Appena saliti alla ribalta del grande pubblico sapevamo che sarebbe stato difficile; siamo partiti da sfavoriti e abbiamo perso. Siccome però la classe non è acqua, abbiamo riconosciuto i meriti del vincitore, gli abbiamo stretto la mano e ci siamo ritirati negli spogliatoi a riflettere su ciò che abbiamo sbagliato e su quello che invece dobbiamo fare da oggi in poi.
Questa tornata elettorale ci porta a fare una serie di considerazioni a livello nazionale e locale importanti.
Abbiamo fatto una scelta coraggiosa mentre eravamo al governo; di solito chi sceglie il cambiamento lo fa raccogliendo i cocci di una sconfitta. Dopo il governo Berlusconi, siamo stati costretti a rimettere a posto i conti del Paese, senza numeri per poter governare e con scelte impopolari da fare; scelte che avrebbero pagato solo con riscontri fra qualche anno ed invece chi si vanterà degli ottimi risultati ottenuti sarà il governo della destra.
Abbiamo fatto una campagna elettorale mai vista in Italia; con mobilitazioni di massa e tanto entusiasmo da non smarrire. Perché il nostro non è un cartello elettorale e per quanto sembra una magra consolazione siamo un partito appena nato al quale hanno chiesto fin da subito di correre in fretta e furia. E’ stata una campagna elettorale fatta sui temi, i contenuti, contenuti sui quali prima di tutto eravamo convinti noi. Forse ancora una volta, non siamo stati in grado di comunicare quanto di buono avevamo in mente, su questo certamente dobbiamo lavorare. Ha vinto di nuovo la politica degli urlatori e di chi pur di essere al comando “imbraccerebbe i fucili”. Il voto alla Lega lo voglio leggere come un voto di protesta, non posso vederlo in maniera diversa, non voglio nemmeno sforzarmi per trovare altre risposte. Sapete, a volte ci si accontenta di risposte che ci si da in fretta, perché andare in profondità ci spaventa, anzi per quanto mi riguarda, mi terrorizza.

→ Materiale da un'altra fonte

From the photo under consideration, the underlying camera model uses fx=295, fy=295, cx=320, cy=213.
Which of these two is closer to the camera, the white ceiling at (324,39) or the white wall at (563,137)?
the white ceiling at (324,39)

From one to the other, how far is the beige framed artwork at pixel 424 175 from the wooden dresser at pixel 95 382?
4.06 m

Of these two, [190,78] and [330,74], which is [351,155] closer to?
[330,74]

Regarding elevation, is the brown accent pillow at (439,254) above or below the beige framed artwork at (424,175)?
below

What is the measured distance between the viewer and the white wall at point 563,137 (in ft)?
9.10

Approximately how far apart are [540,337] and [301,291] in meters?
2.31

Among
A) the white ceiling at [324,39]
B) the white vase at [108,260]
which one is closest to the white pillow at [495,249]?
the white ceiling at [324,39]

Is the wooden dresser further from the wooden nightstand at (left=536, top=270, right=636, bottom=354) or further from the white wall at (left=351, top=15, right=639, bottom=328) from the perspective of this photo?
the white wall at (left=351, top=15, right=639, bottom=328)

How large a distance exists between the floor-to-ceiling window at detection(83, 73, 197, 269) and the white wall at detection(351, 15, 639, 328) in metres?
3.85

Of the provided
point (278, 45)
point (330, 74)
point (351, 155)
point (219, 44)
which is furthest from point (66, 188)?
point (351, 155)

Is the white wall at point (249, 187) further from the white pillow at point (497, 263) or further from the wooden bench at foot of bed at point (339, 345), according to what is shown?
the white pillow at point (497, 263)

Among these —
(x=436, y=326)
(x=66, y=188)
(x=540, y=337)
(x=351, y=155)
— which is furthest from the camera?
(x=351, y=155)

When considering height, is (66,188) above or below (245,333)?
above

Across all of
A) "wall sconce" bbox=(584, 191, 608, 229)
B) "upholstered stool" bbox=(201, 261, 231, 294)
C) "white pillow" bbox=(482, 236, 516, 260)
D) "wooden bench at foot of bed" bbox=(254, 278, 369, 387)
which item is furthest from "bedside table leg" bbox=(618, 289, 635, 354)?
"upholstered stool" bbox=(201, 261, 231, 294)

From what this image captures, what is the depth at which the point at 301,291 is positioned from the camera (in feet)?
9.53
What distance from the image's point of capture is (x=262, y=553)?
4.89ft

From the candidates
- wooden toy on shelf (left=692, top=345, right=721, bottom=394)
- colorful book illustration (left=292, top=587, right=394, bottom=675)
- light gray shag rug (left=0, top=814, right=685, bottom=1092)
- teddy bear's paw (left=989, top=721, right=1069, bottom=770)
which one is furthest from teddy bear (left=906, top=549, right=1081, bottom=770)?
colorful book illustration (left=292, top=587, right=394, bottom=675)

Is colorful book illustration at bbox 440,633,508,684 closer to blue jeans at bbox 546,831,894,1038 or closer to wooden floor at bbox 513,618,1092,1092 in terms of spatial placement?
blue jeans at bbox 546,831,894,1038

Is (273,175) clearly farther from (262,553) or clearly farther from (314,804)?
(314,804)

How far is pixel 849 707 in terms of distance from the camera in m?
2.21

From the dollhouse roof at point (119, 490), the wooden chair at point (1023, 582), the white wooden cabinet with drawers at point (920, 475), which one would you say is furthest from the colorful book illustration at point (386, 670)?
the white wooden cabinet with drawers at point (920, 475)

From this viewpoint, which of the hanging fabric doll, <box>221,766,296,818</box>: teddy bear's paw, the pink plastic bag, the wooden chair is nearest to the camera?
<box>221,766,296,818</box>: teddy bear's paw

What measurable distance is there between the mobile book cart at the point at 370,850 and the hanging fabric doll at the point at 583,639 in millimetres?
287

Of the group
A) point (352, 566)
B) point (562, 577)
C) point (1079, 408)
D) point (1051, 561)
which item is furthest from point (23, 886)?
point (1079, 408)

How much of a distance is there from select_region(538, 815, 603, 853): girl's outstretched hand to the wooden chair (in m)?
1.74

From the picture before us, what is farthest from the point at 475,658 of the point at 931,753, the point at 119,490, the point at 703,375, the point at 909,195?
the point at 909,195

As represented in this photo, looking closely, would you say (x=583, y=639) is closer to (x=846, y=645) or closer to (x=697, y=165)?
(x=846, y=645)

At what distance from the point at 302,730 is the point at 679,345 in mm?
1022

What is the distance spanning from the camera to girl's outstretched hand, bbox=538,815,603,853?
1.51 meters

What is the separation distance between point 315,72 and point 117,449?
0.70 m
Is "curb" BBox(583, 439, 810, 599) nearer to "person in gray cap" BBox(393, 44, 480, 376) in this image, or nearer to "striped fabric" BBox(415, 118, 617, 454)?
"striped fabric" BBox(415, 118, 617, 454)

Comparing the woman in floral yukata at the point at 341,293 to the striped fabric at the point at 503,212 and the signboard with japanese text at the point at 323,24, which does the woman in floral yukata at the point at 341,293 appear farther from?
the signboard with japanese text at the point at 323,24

Bisogna esser severi con se stessi quindi mi chiedo se abbiamo fatto abbastanza, se abbiamo fatto tutto quello che avevamo in corpo per convincere chi era indeciso, voglio pensare a questo e forse a mente fresca, fra qualche giorno e non barcollante sul ring dopo una serie di cazzotti, mi darò le risposte.